Latinos accused of voter fraud feeling the Willie Horton Ill effect
April 9, 2012
On June 9, 1988, George H. W. Bush told his home crowd in Texas about an imprisoned convict named Willie Horton who left jail on a weekend pass and turned up years later having raped a woman after brutally assaulting her fiance. Bush Sr., running for president at the time, blamed his opponent Democrat Michael Dukakis who was governor of Massachusetts, the state where Horton was imprisoned for murder when he escaped. Bush seized on the Horton narrative throughout his campaign while his buddy Lee Atwater pledged to make Horton a “household name” by the end of the election. In the Fall of 1998, a Bush-supporting PAC picked up on the Horton meme and ran this ad:
The ad, and the Bush-Atwater practice of constant Horton invocation, has been deemed by scholars as a Republican strategy to prey on the worst racial fears of white voters by leading them to believe that under the Democrat Dukakis, African-American convicts would be given free reign to terrorize neighborhoods.

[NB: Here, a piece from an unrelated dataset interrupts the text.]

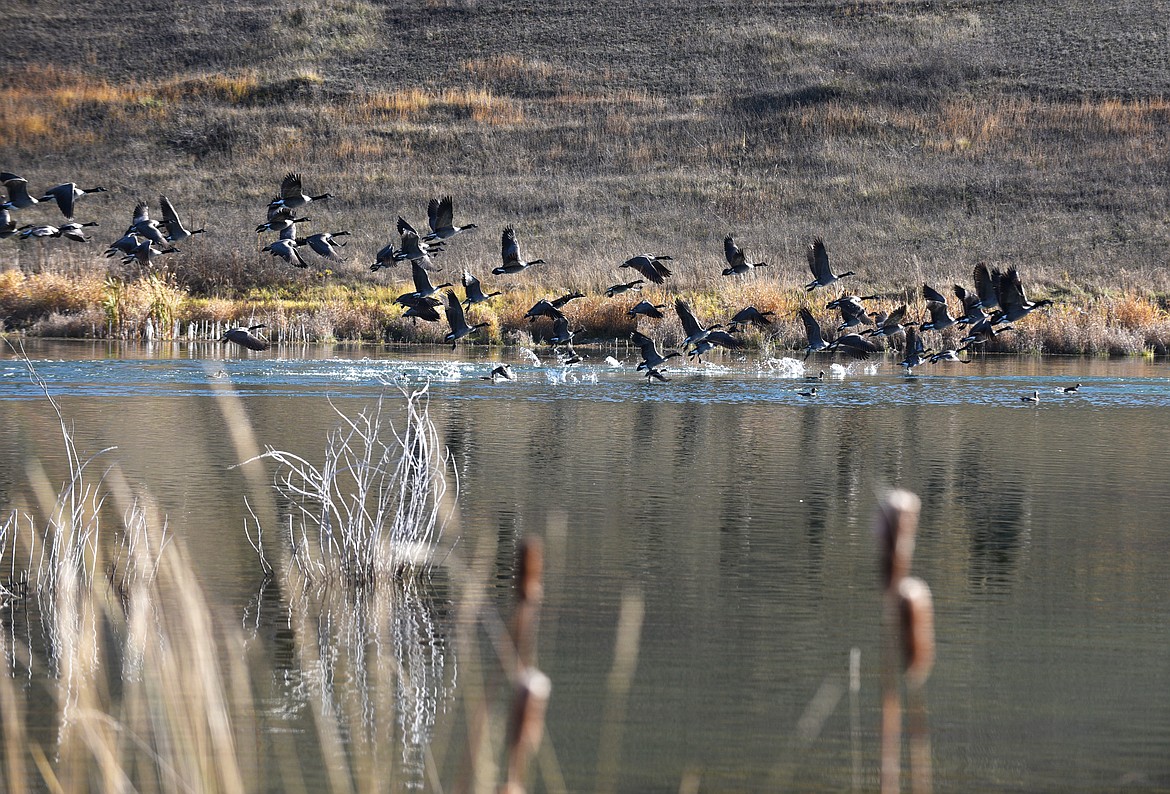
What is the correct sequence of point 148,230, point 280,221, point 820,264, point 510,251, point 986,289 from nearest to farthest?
point 280,221, point 148,230, point 510,251, point 820,264, point 986,289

Jump twenty-four years later today, and we’re back in Texas under another presidential campaign where our sitting Democrat president shares the same race as Horton, and a Massachusetts governor is again running for president, this time a Republican named Mitt Romney. The current campaign also involved a politician from Texas, this one named Rick Perry, the state’s governor, who fizzled out after a series of embarrassments including the revelation of his family’s association with a hunting camp called “Niggerhead.” Finally, that terrible Willie Horton ad run above? It was produced back then by a PAC run by a man named Larry McCarthy. Today, McCarthy is in charge of a Super PAC called Restore Our Future, which is backing Romney to the tune of $17 million raised as of February, $15 million of which has been spent on ads produced by McCarthy’s media firm, as reported by Jane Mayer in The New Yorker.